═════ SOURCE ═════

Tuesday, February 28, 2012

Mr. Dobbs Goes to Hollywood

Will wonders never cease? Lou Dobbs of the eponymous "Lou Dobbs Tonight" on the Fox Business Network, has made the startling discovery that two new family-friendly animations - Disney's "The Secret World of Arrietty" and Universal's "Dr. Seuss' The Lorax" - come with a liberal bias.

The wonder that fails to cease is not that Dobbs made this predictable and unoriginal observation, but that I agree with him. Yes, yes - both "Arrietty" and "Lorax" are wonderfully, gloriously left-leaning.

This isn't the first time this year that a radical-right crackpot has denounced Hollywood's menu for children. "The Muppets," "Cars 2" and "Happy Feet 2" were also "exposed" as some kind of plot.

But my immediate interest is the "Arrietty"/"Lorax" scandal because Dobbs not only dismisses both titles as “insidious nonsense from Hollywood” because of their rather transparent, often blunt political themes, but also claims that “Hollywood is once again trying to indoctrinate our children.”

"Indoctrinate"? The word I'd use is "enlighten."

"The Secret World of Arrietty," based on the beloved Mary Norton book, "The Borrowers," about tiny denizens who “borrow” their life essentials from humans, is not about "class envy and redistribution of wealth," as Dobbs puts it, but about having empathy for something foreign or different. Also, it's from Japan, not Hollywood. I guess that's worse.

═════ DATA ENTRIES ═════

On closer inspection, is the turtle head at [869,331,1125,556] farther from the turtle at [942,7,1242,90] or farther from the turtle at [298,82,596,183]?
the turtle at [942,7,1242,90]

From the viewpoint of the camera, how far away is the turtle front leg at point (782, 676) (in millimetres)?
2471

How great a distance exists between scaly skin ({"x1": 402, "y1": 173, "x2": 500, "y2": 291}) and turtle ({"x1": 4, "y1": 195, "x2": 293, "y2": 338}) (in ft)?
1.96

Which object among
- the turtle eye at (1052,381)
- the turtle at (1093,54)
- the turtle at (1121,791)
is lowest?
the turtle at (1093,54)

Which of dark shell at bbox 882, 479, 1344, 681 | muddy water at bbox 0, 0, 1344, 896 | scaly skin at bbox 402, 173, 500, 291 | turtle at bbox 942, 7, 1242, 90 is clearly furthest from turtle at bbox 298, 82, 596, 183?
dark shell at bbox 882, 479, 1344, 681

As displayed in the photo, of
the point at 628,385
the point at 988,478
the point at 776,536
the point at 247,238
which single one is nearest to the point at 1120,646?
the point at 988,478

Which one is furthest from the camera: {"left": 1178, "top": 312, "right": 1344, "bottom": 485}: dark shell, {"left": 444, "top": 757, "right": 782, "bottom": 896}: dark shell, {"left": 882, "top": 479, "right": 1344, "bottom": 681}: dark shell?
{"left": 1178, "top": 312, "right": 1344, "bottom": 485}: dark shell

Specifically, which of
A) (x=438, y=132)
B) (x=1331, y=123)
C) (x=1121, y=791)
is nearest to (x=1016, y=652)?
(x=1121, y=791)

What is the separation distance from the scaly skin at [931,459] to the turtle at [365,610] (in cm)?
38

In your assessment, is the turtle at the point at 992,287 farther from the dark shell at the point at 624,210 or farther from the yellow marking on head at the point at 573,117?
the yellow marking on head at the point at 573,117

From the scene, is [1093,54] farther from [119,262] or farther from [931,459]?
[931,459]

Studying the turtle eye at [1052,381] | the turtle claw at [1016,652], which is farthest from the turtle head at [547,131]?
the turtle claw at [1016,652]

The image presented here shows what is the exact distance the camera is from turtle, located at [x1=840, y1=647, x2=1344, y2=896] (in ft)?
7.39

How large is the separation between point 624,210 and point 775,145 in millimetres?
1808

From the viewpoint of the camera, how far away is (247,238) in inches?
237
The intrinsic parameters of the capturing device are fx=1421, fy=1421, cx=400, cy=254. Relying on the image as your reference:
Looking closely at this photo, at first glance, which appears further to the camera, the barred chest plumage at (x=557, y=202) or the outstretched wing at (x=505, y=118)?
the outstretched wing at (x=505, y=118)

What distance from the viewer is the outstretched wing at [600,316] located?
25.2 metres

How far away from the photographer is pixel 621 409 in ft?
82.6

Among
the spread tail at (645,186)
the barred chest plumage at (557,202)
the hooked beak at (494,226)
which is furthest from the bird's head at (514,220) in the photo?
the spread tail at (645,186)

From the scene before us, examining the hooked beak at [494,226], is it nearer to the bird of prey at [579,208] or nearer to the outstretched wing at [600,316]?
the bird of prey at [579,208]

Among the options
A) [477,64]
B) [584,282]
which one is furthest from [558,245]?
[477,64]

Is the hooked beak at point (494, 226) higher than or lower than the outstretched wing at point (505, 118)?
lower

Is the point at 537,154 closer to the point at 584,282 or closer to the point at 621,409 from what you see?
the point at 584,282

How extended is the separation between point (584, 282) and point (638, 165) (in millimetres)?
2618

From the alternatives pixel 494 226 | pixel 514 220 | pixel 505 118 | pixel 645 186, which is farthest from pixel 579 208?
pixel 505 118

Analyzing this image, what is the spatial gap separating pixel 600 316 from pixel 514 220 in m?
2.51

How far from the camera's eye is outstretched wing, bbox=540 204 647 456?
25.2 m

═════
═════ DATA ENTRIES ═════

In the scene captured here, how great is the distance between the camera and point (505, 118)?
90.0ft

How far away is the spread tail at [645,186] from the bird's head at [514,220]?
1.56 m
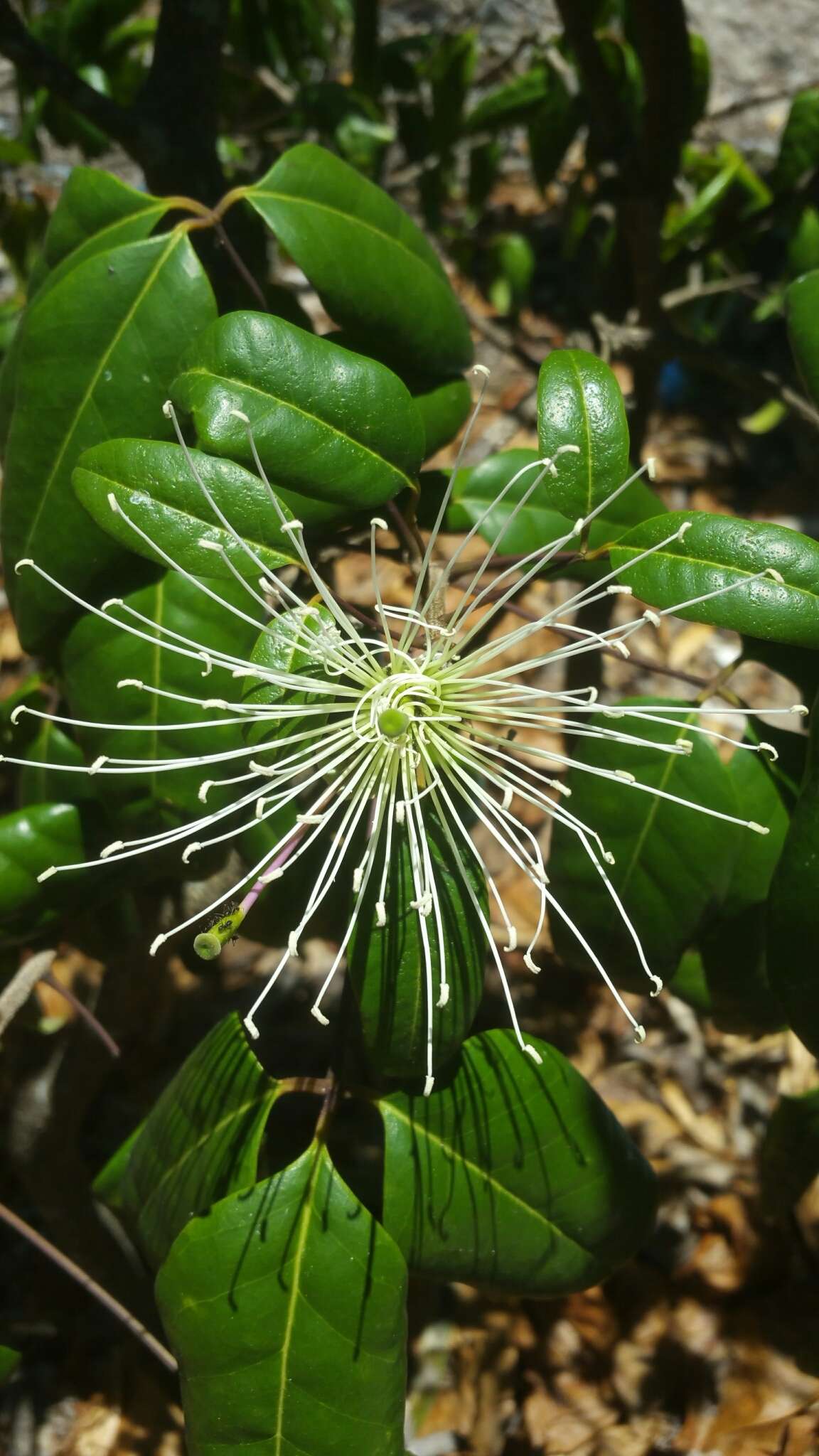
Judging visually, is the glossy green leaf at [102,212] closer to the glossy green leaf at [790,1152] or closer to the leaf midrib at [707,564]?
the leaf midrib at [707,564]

═════

▸ **EXERCISE REQUIREMENTS**
• a. Switch "animations" to "cartoons" and write out the stretch of the column about Lou Dobbs from "Will wonders never" through "a liberal bias.".
• b. In the column about Lou Dobbs, why is the writer's immediate interest the "Arrietty"/"Lorax" scandal? Answer in one to three sentences.
• c. Carry on the column about Lou Dobbs from the point where it stops.

▸ **ANSWERS TO THE TASKS**
• a.
Will wonders never cease? Lou Dobbs of the eponymous "Lou Dobbs Tonight" on the Fox Business Network, has made the startling discovery that two new family-friendly cartoons - Disney's "The Secret World of Arrietty" and Universal's "Dr. Seuss' The Lorax" - come with a liberal bias.

• b. Dobbs dismisses both titles as "insidious nonsense from Hollywood" because of their transparent, often blunt political themes. He also claims that "Hollywood is once again trying to indoctrinate our children."

• c.
"Dr. Seuss' Lorax"? Well, Dobbs says that this one is yet another example of "environmental radicalism" and, you know - pause - it is! But so what. The film, about a willfully clueless tree assassin, is also anti-corporate America and makes no effort whatsoever to hide this fact. I say huzzah.

Anyway, two points that I learned during my decades as a movie critic is that (1) everybody has an opinion about movies and (2) frankly, precious few of these people actually know what they are talking about.

I find them rather tiresome.

Earth to Mr. Dobbs: All movies have an agenda and/or some sort of political content. Your discovery is not exactly a revelation.

I wonder if you've paid heed to John Huston's 1982 screen adaptation of the musical "Annie" - based, of course, on "Little Orphan Annie" - and its none-too-vaguely anti-Capitalist undertones. Leapin' Lizards!

5 comments:

  1. Jason3:12 PM

    The right says that lefties are always whining and complaining, but it seems that all the petty complaining these days comes from the right. Tiresome, indeed.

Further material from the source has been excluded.